よくある失敗パターンとして、Marketoの初期設定を完了しただけで満足し、SFAとのデータ連携やリード引き渡しルールを後回しにするケースがあります。 この状態では、運用開始後にリードが活用されない・成果が見えない事態に陥ります。
MA×CRM連携によるリード再活性化で受注単価が向上した事例も報告されています(ただし、これは個別企業の事例であり、業界平均を示すものではありません)。
【チェックリスト】Marketo初期設定完了チェックリスト
- 管理者ユーザーの作成と権限設定が完了した
- 一般ユーザーの招待と権限設定が完了した
- ワークスペースとパーティションの設計が完了した
- SPFレコードの設定が完了した
- DKIMの設定が完了した
- DMARCポリシーの設定が完了した
- Branded Domainの設定が完了した
- ランディングページテンプレートを作成した
- 基本フォームを作成した
- メールテンプレートを作成した
- スコアリングルールを設計した
- リードライフサイクルステージを定義した
- SFA(CRM)との連携設定が完了した
- フィールドマッピングが完了した
- リード引き渡し条件を営業と合意した
- テストリードでの動作確認が完了した
リード引き渡しルールの設計
スマートキャンペーンとスマートリストを活用して、マーケティングから営業へのリード引き渡しルールを設計します。
スコアリング設定の参考例として、行動ごとにスコアを加点する方法があります(例:LP閲覧で加点、ホワイトペーパーDLで加点、メール未開封で減点など)。一定スコア以上のリードを営業対応対象とするルールを設計しましょう。
ただし、日本市場と海外市場ではリード獲得モデルが異なる点に留意が必要です。
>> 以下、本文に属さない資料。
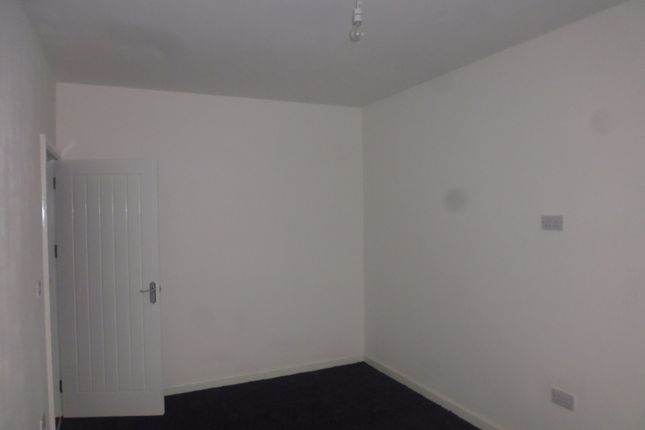 Thumbnail Flat to rent in Worsley Street, Newbold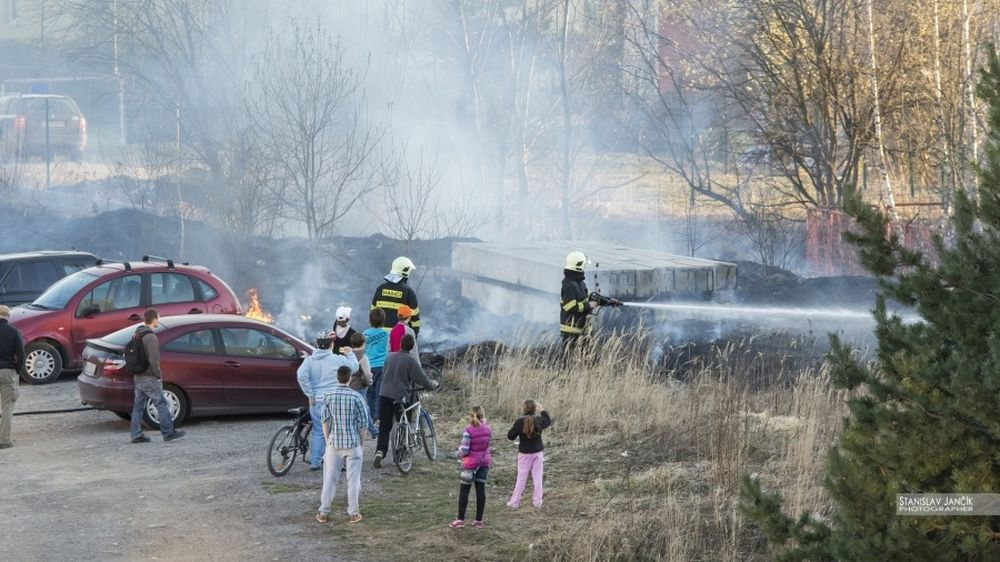 Požiar trávnatých plôch na Hájiku, foto 2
日本では母数が限られる傾向があるため、スコアリング基準は自社の状況に合わせて調整してください。
Marketo設定成功のポイントと運用開始に向けて
Marketo設定を成功させるには、初期設定の完了だけでなく、運用開始後の効果検証と改善サイクルも重要です。
本記事のポイントを整理すると、以下の通りです。
- 初期設定は管理者設定→メール認証→LP/フォーム→SFA連携の順序で進める
- メールドメイン認証(SPF/DKIM/DMARC)は配信成功の必須要件
- SFA連携とリード引き渡しルールは初期設定段階で設計する
- 運用開始後は定期的なレビューで効果検証し、改善を続ける
読者が今日から取り組める具体的なアクションとして、まずは本記事のチェックリストで自社の設定状況を確認し、未完了の項目を洗い出すことをおすすめします。
Marketo設定を成功させるには、初期設定の完了だけでなく、SFA連携とリード管理運用を見据えた設計が不可欠です。設定完了はゴールではなくスタートラインです。運用を見据えた設計で、Marketoを成果につなげましょう。